--- start of DATASET EXCERPTS ---

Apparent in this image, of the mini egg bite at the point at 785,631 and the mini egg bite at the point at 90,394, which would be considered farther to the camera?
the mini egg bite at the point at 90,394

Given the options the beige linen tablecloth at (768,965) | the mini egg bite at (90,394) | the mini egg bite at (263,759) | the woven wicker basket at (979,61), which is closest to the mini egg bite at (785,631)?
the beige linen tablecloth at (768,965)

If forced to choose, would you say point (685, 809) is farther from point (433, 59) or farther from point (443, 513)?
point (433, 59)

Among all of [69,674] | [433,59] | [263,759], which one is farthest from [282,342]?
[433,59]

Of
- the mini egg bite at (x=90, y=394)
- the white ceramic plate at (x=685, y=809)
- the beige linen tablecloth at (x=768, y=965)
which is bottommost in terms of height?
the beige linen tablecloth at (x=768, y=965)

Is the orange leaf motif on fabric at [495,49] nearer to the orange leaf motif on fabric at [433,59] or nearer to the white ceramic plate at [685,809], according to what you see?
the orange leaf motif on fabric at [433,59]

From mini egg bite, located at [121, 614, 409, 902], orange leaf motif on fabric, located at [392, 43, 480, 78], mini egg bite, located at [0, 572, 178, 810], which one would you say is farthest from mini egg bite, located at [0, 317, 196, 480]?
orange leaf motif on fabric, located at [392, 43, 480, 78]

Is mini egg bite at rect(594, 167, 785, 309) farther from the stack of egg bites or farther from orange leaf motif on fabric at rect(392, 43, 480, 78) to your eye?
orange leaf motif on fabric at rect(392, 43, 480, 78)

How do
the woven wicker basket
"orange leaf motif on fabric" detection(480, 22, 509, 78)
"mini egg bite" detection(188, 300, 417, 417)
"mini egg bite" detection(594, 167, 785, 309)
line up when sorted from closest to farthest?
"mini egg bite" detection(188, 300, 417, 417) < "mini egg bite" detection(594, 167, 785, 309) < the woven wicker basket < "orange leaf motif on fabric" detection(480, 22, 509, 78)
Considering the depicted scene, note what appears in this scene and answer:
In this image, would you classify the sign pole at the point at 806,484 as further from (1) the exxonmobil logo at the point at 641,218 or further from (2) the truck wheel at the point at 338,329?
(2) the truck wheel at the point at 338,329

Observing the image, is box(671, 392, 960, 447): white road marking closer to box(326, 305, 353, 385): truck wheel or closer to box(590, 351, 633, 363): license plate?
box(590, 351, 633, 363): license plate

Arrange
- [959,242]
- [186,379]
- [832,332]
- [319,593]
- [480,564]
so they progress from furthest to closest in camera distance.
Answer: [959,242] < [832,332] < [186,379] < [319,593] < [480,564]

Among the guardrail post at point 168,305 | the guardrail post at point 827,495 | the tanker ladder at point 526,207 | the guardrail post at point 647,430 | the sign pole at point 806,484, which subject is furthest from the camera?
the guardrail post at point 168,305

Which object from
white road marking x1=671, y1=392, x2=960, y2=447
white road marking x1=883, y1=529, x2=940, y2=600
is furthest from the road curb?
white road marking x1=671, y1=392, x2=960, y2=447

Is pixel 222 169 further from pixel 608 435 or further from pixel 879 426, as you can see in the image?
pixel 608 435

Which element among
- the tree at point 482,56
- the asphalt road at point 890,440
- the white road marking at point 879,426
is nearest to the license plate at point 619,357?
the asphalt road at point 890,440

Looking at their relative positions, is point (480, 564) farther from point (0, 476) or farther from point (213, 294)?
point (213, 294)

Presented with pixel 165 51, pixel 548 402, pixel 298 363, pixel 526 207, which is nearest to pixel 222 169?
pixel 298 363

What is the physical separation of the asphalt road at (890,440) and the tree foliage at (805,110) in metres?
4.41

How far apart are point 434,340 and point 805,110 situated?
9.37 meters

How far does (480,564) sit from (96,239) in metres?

--- end of DATASET EXCERPTS ---

Copy the entries word for word, starting at the line with "From mini egg bite, located at [121, 614, 409, 902], orange" and continuing through the line with "417, 417) <", including both of those lines.

- RIGHT ANSWER -
From mini egg bite, located at [121, 614, 409, 902], orange leaf motif on fabric, located at [392, 43, 480, 78], mini egg bite, located at [0, 572, 178, 810], which one would you say is farthest from mini egg bite, located at [0, 317, 196, 480]?
orange leaf motif on fabric, located at [392, 43, 480, 78]

Is mini egg bite at rect(594, 167, 785, 309) farther from the stack of egg bites or farther from orange leaf motif on fabric at rect(392, 43, 480, 78) to your eye?
orange leaf motif on fabric at rect(392, 43, 480, 78)

How do
the woven wicker basket
"orange leaf motif on fabric" detection(480, 22, 509, 78)
"mini egg bite" detection(188, 300, 417, 417)
"mini egg bite" detection(594, 167, 785, 309)
line up when sorted from closest to farthest?
"mini egg bite" detection(188, 300, 417, 417) < "mini egg bite" detection(594, 167, 785, 309) < the woven wicker basket < "orange leaf motif on fabric" detection(480, 22, 509, 78)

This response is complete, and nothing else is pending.